Speaking with Russian security agencies operating in Ukraine late on Monday during Moscow’s Security Services Day, he said: “Yes, it is difficult for you now. The situation in the Donetsk and Luhansk People’s Republics, in the Kherson and Zaporizhzhia regions, is extremely difficult.”

The comments came after Kyiv renewed calls for more weapons after Russian drones hit energy targets across Ukraine last week and as fears grow that Russia is preparing for a fresh invasion from the north.

Mr Putin told the Federal Security Services [FSB] to step up surveillance of Russian society and the country’s borders to combat the “emergence of new threats” from abroad and “traitors” at home.

Russia’s state-controlled TASS news agency, quoting the video transcript of Mr Putin’s speech, said the president “urged the country’s counterintelligence agencies, including the military ones, to show utmost readiness and concentration”.

“It is necessary to put a firm stop to the activities of foreign special services, and to promptly identify traitors, spies and diversionists,” he said.

Meanwhile, UN Secretary-General Antonio Guterres commented on the invasion in New York on Monday, saying it “will go on” and that he does not see a prospect for “effective peace talks in the immediate future”.

“I am not optimistic about the possibility of effective peace talks in the immediate future. I do believe that the military confrontation will go on and I think we will have still to wait a moment in which serious negotiations for peace will be possible,” he added.

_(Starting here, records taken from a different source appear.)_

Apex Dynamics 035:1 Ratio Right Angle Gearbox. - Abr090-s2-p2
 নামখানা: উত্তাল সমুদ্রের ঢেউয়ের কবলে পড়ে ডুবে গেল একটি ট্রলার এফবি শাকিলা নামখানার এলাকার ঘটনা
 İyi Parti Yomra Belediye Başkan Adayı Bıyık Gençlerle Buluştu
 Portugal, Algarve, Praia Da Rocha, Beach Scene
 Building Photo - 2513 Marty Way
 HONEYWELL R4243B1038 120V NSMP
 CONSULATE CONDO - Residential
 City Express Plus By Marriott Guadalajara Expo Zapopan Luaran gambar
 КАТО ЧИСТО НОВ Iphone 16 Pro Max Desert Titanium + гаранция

“I don’t see them in the immediate horizon and that is why we are concentrating our efforts on other aspects, including in relation to increasing the efficiency of the Black Sea Grain Initiative, studying the possibility of adding new components to that initiative such as ammonia exports, accelerating the exchange of prisoners of war.”

On Monday, according to Ukrainian newspaper The Kyiv Independent, Russia launched another attack on Ukraine using “Iranian-made kamikaze drones”. They targeted critical infrastructure in and around Kyiv, marking it the third attack on Kyiv in less than a week.

Thirty out of 35 drones were shot down above Ukraine, the country’s air force said on its Telegram channel. According to the air defence, the drones were launched from the eastern coast of the Sea of Azov.

Kyiv mayor Vitali Klitschko said explosions occurred in Kyiv’s central Solomianskyi and Shevchenkivskyi districts and reported that critical infrastructure was damaged. No casualties have been reported in the capital.

The Russian president also told the country’s Federal Security Service that it needed to “significantly improve” its work as the invasion is set to enter into the 11th month and Mr Putin paid a visit to ally Belarus.

“Today’s rapidly changing global situation and the emergence of new threats and challenges impose high demands on the entire system of Russia’s security agencies,” he said.

“This means that you need to significantly improve your work in key areas, and use your operational, technical and personnel potential to the fullest.”